As it was hard to tell if the group of customers who were not contacted and did not subscribe to the term deposit were indeed not interested in the term deposit or was simply unaware of the campaign, I decided to rerun the model without the group of customers who were not contacted and did not subscribe to the term deposit. 

##### Create new_data to remove the group of customers who were not contacted and did not subscribe to the term deposit 

In [None]:
#remove customer who did not participate in past campaign and did not subscribe
data_no_campaign= data[data['pdays']==-1]
data_no_campaign_success = data_no_campaign[data_no_campaign['y']=='yes']
data_campaign= data[data['pdays']!=-1]
new_data = data_campaign.append(data_no_campaign_success)

In [None]:
X1 = new_data.drop(columns = ['marital', 'job', 'education','contact', 'poutcome','y', 'day', 'month'])
y1 = new_data['y']

In [None]:
X1_train, X1_test, y1_train, y1_test=train_test_split(X1, y1, test_size=0.3)

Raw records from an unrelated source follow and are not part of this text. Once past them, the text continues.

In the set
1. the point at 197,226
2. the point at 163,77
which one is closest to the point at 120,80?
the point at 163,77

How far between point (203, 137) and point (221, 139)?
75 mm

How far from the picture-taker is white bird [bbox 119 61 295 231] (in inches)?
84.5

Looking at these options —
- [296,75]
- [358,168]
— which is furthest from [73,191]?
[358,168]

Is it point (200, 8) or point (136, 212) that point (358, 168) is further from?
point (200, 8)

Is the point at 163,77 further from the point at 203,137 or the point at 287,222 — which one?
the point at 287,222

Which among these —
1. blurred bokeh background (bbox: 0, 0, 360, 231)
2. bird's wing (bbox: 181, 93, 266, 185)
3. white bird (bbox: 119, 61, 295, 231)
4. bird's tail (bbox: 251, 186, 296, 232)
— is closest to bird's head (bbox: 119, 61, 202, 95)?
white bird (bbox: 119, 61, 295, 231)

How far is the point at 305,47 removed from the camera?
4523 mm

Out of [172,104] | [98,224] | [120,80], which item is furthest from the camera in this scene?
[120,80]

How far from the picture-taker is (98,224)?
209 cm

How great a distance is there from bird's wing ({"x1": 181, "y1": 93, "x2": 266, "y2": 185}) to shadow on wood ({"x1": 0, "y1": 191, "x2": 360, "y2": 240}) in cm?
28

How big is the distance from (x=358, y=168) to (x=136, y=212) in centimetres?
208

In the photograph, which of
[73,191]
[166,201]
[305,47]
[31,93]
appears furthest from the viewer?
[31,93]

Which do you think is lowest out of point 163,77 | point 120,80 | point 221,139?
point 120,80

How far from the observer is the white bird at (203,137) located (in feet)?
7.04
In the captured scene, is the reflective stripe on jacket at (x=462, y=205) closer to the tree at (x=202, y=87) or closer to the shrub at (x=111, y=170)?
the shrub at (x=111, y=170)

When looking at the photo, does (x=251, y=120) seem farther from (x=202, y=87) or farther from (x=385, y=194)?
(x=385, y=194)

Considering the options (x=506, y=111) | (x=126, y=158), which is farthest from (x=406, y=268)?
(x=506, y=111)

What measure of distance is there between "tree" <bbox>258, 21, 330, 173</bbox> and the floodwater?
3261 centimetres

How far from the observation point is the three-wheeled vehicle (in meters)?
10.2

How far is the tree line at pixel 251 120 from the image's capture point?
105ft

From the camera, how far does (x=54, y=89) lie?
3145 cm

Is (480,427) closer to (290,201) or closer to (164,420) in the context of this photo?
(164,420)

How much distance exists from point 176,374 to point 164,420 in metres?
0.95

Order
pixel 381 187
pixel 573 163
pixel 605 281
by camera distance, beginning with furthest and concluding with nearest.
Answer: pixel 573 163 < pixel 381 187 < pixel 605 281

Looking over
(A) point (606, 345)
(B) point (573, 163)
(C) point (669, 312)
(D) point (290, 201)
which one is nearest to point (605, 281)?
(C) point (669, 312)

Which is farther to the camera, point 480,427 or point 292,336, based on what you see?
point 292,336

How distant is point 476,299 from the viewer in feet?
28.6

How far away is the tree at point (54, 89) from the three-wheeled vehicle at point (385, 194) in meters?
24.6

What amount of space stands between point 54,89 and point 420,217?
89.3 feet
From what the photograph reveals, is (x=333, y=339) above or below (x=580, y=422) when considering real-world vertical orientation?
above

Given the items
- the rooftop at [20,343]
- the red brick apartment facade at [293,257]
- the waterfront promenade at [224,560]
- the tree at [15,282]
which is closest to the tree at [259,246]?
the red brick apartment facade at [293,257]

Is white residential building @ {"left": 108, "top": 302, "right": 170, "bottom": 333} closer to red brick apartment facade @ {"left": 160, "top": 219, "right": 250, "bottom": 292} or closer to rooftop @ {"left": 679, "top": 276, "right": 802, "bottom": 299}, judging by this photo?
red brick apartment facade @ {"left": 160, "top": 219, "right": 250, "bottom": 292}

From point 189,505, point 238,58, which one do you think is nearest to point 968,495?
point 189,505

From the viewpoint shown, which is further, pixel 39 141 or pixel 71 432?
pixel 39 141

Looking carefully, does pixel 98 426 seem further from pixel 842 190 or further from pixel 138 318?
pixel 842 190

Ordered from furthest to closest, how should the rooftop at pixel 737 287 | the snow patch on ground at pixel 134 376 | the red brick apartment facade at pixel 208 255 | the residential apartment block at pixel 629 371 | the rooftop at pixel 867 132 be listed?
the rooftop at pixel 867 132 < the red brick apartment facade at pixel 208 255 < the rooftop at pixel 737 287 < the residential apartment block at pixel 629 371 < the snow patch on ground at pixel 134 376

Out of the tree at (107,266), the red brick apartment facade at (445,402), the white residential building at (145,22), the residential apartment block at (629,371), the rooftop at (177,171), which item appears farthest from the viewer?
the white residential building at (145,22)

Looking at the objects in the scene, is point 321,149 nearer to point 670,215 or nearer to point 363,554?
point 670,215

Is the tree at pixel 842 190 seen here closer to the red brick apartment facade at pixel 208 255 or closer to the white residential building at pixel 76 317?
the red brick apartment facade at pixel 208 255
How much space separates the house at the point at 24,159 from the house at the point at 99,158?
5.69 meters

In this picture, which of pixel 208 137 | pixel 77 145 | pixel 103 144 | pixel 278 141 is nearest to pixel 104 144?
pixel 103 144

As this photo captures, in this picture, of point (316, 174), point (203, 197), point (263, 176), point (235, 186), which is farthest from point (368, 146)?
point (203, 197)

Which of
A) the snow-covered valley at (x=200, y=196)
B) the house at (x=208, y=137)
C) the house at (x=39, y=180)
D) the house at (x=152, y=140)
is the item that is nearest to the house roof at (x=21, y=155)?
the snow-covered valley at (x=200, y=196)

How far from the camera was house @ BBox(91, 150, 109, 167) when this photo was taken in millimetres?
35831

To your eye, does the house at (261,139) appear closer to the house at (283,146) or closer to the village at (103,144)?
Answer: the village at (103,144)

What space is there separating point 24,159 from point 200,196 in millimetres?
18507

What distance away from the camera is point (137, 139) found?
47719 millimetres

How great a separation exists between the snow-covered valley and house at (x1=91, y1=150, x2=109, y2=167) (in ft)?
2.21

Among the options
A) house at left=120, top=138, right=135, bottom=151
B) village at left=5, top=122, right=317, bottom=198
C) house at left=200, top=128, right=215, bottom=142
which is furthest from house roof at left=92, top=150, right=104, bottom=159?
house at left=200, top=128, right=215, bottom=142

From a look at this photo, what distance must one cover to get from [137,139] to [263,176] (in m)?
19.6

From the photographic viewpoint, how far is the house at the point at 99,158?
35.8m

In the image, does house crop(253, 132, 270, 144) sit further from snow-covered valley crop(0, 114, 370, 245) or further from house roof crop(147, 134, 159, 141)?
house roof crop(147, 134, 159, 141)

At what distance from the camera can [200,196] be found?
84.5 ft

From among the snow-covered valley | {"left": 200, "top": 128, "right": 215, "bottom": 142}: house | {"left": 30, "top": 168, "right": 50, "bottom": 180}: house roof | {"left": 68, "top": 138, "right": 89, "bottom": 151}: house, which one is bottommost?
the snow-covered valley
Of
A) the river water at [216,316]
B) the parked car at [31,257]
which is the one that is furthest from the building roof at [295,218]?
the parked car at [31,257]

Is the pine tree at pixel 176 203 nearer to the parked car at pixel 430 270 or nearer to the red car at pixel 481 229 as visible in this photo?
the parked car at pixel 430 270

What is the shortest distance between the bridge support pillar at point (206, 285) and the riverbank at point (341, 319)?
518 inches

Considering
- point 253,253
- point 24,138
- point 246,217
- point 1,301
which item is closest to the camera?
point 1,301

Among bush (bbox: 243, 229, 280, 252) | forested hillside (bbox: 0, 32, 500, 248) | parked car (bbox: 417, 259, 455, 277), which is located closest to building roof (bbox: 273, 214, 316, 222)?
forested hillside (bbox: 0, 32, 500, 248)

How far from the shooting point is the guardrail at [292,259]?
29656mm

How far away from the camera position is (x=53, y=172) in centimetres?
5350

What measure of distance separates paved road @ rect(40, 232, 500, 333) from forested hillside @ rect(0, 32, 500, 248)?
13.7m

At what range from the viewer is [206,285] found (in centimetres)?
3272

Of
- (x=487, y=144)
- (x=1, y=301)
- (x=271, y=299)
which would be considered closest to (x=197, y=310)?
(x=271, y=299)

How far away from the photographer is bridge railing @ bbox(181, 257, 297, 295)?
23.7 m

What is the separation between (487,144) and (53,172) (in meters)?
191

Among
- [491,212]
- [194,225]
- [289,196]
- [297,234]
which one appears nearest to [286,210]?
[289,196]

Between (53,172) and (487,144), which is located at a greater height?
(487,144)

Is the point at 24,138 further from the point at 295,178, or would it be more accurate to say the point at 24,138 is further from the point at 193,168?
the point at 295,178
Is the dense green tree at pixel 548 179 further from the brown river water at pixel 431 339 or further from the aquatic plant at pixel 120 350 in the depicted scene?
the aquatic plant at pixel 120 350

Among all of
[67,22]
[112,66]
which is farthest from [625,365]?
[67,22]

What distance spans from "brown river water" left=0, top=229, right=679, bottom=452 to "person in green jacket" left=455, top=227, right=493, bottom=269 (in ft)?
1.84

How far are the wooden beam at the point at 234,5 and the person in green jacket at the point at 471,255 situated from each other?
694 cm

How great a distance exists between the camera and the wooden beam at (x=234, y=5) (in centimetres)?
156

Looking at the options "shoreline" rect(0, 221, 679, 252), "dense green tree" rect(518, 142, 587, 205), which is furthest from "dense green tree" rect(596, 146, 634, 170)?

##### Logistic Regression on new_data

In [None]:
start_time = time.time()
logreg1 =LogisticRegression(max_iter=10_000).fit(X1_train, y1_train)
end_time = time.time()
timer_logreg1 = end_time - start_time

##### Decision Tree on new_data

In [None]:
start_time = time.time()
DecTree1 =DecisionTreeClassifier().fit(X1_train, y1_train)
end_time = time.time()
timer_DecTree1 = end_time - start_time

##### k Nearest Neighbors on new_data

In [None]:
start_time = time.time()
knn1 =KNeighborsClassifier().fit(X1_train, y1_train)
end_time = time.time()
timer_knn1 = end_time - start_time

##### Support Vector Machine on new_data

In [None]:
start_time = time.time()
svc1 =SVC().fit(X1_train, y1_train)
end_time = time.time()
timer_svc1 = end_time - start_time

##### Performance matrix on new_data

In [None]:
res_dict1 = {'model': ['Logistic Regression', 'Decision Tree', 'KNN', 'SVM'], #logistic regression, decision trees, KNN, and SVMs
           'train score': [logreg1.score(X1_train, y1_train), DecTree1.score(X1_train, y1_train), 
                           knn1.score(X1_train, y1_train), svc1.score(X1_train, y1_train)],
           'test score': [logreg1.score(X1_test, y1_test), DecTree1.score(X1_test, y1_test), 
                           knn1.score(X1_test, y1_test), svc1.score(X1_test, y1_test)],
           'fitting time': [timer_logreg1, timer_DecTree1, timer_knn1, timer_svc1],
           'proportion yes predictions': [pd.Series(logreg1.predict(X1_test)).value_counts()['yes']/len(y1_test), 
                                          pd.Series(DecTree1.predict(X1_test)).value_counts()['yes']/len(y1_test),
                                          pd.Series(knn1.predict(X1_test)).value_counts()['yes']/len(y1_test),
                                          pd.Series(svc1.predict(X1_test)).value_counts()['yes']/len(y1_test)
                                         ]
           }
results_df1 = pd.DataFrame(res_dict1).set_index('model')
results_df1

##### Confusion Matrix on new_data

In [None]:
ConfusionMatrixDisplay.from_estimator(logreg, X_test, y_test)
plt.title('Logistic Regression')
ConfusionMatrixDisplay.from_estimator(DecTree, X_test, y_test)
plt.title('Decision Tree')
ConfusionMatrixDisplay.from_estimator(knn, X_test, y_test)
plt.title('k Nearest Neighbors')
ConfusionMatrixDisplay.from_estimator(svc, X_test, y_test)
plt.title('SVC')

# 

## Step 6: Deployment 

Since the accuracy of the model was no better off in the sensitivity study but the workload becomes significantly higher, it was better to deploy the original Logistic Regression model for 2 reasons. First, test score was slightly better and next, the workload was significantly lower for the original model.

Next Steps and recommendations:

a. It is recommended that Logistic Regression model be deployed for the next campaign and new data be collated to further refine the model

b. Even though this is a classification model, a time series model can be deployed if there is sufficient data collated over a few campaign

c. External data such as economic data can be collated to enrich the analysis as state of the economy can have an impact on people’s propensity to take up term deposit.